Christian Lindner bemüht sich um den Überblick und hat die Situation und sich im Griff. Und (dieses Mal) einen klaren Plan für die Zeit nach der Wahl; 2017 ist Vergangenheit, die Lehren daraus sind gegenwärtig.

Janine Wissler (Linke) und Alice Weidel (AfD) sind auch noch da. Interessant am Rande: Scholz grenzt sich ab von der Linken, aber aus wahlstrategischem Kalkül nicht vollends. Wie auch Baerbock im Septell Enteignungen zur Schaffung von sowohl ausreichendem als auch bezahlbarem Wohnraum nicht ausschließt. Da bleiben Türen offen.

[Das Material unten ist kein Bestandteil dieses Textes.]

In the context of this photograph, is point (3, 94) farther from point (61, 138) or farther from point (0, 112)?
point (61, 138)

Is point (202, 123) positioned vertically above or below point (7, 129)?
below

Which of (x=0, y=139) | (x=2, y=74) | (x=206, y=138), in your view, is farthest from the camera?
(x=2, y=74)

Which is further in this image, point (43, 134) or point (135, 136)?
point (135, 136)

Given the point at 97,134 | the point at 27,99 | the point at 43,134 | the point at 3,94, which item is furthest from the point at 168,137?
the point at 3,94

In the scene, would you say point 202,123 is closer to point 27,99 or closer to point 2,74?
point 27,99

Und die Linke Wissler öffnet ihrerseits eine. Als es um ein Bekenntnis zur Nato geht, sagt sie, es gehe jetzt nicht um Bekenntnisse. Deutschland könne das Verteidigungsbündnis ohnehin nicht allein auflösen. Weidel wiederum zeigt sich auch offen - aber auch zu den „Querdenkern“. Die AfD präsentiert sich damit als Sammlungsbewegung am rechten Rand. Mehr und mehr.

Das Fazit: Wer beim Septell genau zugeschaut und hingehört hat, dem hilft es mehr als graduell. Die skeptische Sichtweise auf Spitzenpolitiker in diesen Tagen ändert es nicht.